Upton Sinclair has always been the most unreal character in his own books. He proves this once again in Theirs Be the Guilt, a re-edit of Manassas, which he wrote 56 years ago. Sinclair, then 24, was living in two tents near Princeton, NJ. and doing research from books hauled from the university library in a rented horse and buggy. Years have left the innocent style intact--a genuine fustian or homespun purple--as well as the sentimentality, which would shame Dickens for a cynic. Thus the novel is not only a publishing oddity but it gives a rare picture of how the most tragic event in U.S. history looked to a generation three or four wars ago.
Like other Sinclair novels, Theirs Be the Guilt has its Lanny Budd, i.e., a character who, when history's big scenes are played, is to be found stage center, or at least behind the arras with tape recorder. Here, this character is Allan Montague, a boy growing up on a slightly mythical Southern plantation, with a swarm of smiling Negroes in the great house--and another swarm of Negroes out in the cotton fields, where it is hard to see if they are smiling or not. Probably not. But for Allan and his dashing cousins, 'Dolph and Ralph, Valley Hall is a world, and the best of all possible.
"Yes, Virginian." The needs of cotton, his father's health, and melodrama send Allan at twelve to live among his mother's kin on Boston's Beacon Street. Are his principles as a gallant son of the South in danger? They are, and soon there is the fateful passage: "Uncle William, you must help me. I have been reading Uncle Tom's Cabin." Yankee Uncle William promptly takes young Allan to an abolitionist meeting, where Allan learns from an escaped slave: "Yes, Virginian, there is a Simon Legree."
From that time on, in his pilgrimage to discover the truth about North and South, Allan meets all the top people. There is "the notorious Levi Coffin of Cincinnati," founder of the Underground Railroad for runaway slaves; Allan is armed with a hunting knife for killing abolitionists, but is charmed into nonaggression by the old Quaker's "thees" and "thous." Later, Allan searches out John Brown at Harpers Ferry, "to pour out his soul." Before long, he knows that "he was dealing with a lunatic or a martyr." Allan can do nothing, either, with Jefferson Davis, except stare into his eyes and say: "God grant you wisdom, Mr. Davis." Later, he regrets not having "poured out his soul," but he wisely suppresses the impulse again when, in his presence. Abraham Lincoln worries about the Constitution and tells two stories of doubtful humor. Most of the speeches and conversations of the great sound authentic; only the hero, Montague-Sinclair, is unreal. He is, nevertheless, an engaging figure to the connoisseur of the absurd in fiction--a kind of Candide without Voltaire.
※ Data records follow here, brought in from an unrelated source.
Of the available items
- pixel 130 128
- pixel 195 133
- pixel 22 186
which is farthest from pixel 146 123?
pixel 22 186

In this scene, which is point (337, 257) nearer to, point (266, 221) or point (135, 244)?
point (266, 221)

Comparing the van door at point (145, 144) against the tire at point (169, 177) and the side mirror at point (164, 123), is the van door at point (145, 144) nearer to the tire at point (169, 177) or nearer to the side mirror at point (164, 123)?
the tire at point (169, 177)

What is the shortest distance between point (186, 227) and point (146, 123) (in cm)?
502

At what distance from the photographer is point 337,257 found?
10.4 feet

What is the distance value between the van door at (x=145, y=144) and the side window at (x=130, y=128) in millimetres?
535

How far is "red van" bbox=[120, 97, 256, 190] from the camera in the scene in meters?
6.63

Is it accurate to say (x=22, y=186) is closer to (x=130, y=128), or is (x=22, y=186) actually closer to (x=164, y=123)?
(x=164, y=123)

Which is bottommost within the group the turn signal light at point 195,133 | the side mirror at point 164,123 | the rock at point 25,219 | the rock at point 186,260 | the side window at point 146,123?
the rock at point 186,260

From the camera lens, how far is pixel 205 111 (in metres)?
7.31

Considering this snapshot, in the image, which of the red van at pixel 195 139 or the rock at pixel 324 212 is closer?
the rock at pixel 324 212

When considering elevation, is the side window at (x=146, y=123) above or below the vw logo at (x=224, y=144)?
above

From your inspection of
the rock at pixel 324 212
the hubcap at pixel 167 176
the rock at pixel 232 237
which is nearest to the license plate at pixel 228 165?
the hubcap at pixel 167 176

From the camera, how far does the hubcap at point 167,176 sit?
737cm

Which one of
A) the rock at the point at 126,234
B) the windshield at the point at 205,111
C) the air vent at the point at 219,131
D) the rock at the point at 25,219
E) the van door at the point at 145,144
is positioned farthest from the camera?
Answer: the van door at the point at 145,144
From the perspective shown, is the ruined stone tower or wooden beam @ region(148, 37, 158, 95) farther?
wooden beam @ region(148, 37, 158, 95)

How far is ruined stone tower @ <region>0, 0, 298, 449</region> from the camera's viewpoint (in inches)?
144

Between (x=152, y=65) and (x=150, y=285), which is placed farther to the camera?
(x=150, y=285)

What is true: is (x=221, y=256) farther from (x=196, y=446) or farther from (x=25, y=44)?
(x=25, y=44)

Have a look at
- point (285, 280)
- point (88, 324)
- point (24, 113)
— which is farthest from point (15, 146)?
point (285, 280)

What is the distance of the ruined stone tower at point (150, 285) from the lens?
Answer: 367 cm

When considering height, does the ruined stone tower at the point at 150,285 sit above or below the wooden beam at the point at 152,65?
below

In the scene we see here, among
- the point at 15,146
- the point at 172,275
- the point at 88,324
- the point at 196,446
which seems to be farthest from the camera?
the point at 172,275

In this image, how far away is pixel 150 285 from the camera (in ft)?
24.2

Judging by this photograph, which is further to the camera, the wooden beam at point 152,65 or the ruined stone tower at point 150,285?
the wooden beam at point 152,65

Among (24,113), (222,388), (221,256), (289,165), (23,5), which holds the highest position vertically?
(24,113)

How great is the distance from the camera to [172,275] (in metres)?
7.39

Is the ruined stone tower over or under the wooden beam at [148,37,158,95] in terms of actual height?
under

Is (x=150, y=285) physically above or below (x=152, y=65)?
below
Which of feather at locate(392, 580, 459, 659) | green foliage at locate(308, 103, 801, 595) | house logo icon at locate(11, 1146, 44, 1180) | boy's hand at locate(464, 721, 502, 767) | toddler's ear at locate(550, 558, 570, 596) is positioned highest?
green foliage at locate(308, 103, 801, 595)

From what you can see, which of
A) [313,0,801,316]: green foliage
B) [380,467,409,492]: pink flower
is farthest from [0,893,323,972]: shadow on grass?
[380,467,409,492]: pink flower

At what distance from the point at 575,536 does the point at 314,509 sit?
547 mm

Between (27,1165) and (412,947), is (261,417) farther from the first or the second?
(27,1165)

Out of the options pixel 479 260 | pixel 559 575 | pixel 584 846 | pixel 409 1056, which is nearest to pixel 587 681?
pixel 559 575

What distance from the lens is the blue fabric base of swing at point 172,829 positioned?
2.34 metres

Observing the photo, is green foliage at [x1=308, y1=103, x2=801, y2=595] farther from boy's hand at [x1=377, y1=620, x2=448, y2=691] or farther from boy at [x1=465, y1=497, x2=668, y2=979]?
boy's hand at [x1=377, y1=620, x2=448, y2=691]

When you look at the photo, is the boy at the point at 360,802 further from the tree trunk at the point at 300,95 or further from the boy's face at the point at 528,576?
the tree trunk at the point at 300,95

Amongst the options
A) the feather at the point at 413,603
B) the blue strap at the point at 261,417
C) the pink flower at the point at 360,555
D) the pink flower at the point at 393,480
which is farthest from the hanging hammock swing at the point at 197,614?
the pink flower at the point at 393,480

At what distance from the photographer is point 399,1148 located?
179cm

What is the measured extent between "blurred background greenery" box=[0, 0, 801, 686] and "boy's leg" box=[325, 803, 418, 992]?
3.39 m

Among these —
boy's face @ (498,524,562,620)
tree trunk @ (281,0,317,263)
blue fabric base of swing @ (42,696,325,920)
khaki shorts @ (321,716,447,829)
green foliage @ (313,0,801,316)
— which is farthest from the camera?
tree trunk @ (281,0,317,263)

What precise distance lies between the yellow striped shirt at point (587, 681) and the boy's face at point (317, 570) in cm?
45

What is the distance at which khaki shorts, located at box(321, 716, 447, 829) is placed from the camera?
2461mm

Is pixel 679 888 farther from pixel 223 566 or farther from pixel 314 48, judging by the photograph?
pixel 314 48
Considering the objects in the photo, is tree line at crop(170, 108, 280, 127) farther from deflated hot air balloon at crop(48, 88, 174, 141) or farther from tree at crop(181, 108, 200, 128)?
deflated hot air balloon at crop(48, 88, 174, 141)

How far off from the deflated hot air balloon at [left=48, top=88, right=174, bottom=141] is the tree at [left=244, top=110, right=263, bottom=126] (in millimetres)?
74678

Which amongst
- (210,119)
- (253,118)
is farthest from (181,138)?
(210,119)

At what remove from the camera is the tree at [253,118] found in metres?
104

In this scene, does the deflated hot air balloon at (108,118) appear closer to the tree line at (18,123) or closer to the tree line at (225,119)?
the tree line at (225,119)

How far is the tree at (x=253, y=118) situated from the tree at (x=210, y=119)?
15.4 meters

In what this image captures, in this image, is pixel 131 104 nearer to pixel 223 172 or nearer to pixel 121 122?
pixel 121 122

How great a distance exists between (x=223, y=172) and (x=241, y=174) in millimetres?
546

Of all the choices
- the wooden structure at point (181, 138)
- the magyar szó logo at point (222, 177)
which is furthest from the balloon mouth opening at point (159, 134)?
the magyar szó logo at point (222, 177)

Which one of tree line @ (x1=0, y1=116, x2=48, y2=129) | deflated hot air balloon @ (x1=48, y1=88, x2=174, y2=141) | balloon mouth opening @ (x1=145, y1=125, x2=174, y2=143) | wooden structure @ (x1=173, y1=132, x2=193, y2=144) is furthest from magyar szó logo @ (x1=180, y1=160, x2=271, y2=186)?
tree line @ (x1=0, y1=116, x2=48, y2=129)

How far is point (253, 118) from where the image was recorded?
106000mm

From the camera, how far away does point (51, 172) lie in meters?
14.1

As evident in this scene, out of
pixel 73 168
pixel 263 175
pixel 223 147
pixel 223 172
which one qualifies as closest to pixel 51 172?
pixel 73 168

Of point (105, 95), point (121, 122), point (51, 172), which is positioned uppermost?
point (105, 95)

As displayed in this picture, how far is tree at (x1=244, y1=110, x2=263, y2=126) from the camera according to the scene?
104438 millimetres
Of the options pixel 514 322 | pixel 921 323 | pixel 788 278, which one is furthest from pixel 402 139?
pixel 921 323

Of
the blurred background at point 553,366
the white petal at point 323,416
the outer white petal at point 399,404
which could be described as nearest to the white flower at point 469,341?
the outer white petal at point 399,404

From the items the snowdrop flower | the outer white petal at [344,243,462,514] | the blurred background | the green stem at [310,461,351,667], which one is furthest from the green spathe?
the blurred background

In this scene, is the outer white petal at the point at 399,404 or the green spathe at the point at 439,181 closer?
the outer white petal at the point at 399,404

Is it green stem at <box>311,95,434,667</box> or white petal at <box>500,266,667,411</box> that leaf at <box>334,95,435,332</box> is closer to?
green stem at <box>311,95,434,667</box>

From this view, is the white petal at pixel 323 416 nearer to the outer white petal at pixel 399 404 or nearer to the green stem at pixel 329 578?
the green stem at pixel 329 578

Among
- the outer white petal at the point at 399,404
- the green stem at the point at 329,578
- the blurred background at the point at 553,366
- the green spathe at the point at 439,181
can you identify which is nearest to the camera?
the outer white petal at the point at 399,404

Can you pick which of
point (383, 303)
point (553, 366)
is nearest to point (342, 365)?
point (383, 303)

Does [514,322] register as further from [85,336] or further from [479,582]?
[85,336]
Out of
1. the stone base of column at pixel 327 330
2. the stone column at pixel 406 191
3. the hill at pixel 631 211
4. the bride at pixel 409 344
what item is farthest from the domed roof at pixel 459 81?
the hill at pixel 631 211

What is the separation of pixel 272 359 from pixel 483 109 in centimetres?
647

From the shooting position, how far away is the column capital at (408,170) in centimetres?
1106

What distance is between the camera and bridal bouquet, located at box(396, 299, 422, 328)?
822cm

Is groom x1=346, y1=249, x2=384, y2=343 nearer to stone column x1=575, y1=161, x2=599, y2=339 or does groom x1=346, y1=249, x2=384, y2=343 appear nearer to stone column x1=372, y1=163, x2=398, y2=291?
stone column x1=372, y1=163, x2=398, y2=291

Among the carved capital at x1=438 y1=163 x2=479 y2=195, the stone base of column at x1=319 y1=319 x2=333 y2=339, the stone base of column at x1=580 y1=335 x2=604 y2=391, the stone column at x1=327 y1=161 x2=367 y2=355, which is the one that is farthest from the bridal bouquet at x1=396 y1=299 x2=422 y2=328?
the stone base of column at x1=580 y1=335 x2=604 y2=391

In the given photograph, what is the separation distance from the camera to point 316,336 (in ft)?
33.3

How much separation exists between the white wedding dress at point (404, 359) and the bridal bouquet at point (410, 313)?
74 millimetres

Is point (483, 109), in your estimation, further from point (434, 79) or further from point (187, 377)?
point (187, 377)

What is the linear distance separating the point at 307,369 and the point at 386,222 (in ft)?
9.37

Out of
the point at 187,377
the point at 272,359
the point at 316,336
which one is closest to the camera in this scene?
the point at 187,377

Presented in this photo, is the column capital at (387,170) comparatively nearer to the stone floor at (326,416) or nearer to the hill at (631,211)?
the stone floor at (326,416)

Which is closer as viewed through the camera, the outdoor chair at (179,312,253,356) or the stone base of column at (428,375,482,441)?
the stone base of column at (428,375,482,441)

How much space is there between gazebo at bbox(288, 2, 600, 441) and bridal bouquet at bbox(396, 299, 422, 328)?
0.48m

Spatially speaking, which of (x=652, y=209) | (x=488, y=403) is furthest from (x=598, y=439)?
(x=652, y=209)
"Sign Here." Despite melodrama, moonshine and molasses, all the arguments in America's great debate are in the book. Somehow, the modern reader gets the impression that young Sinclair--a bit of a snob for all his progressive sociology --is half at heart with the legendary young woman who first learned the facts of history from Gone With the Wind. Midway through the epic she declared, "If the South loses, I'll just die."
Anyway, at Manassas, Sinclair leaves the field to the exultant Southern cavalry, with 'Dolph and Ralph Montague on their chargers singing, "War to the hilt !/Theirs be the guilt/Who fetter the freeman/To ransom the slave!" Moralist Sinclair, as grimly didactic a writer as ever bled on paper, had planned two sequels, Gettysburg and Appomattox, but he let his publisher talk him out of the trilogy. It is a pity to have missed Allan Montague at Appomattox, saying quietly but firmly to Robert E. Lee: "Sign here!"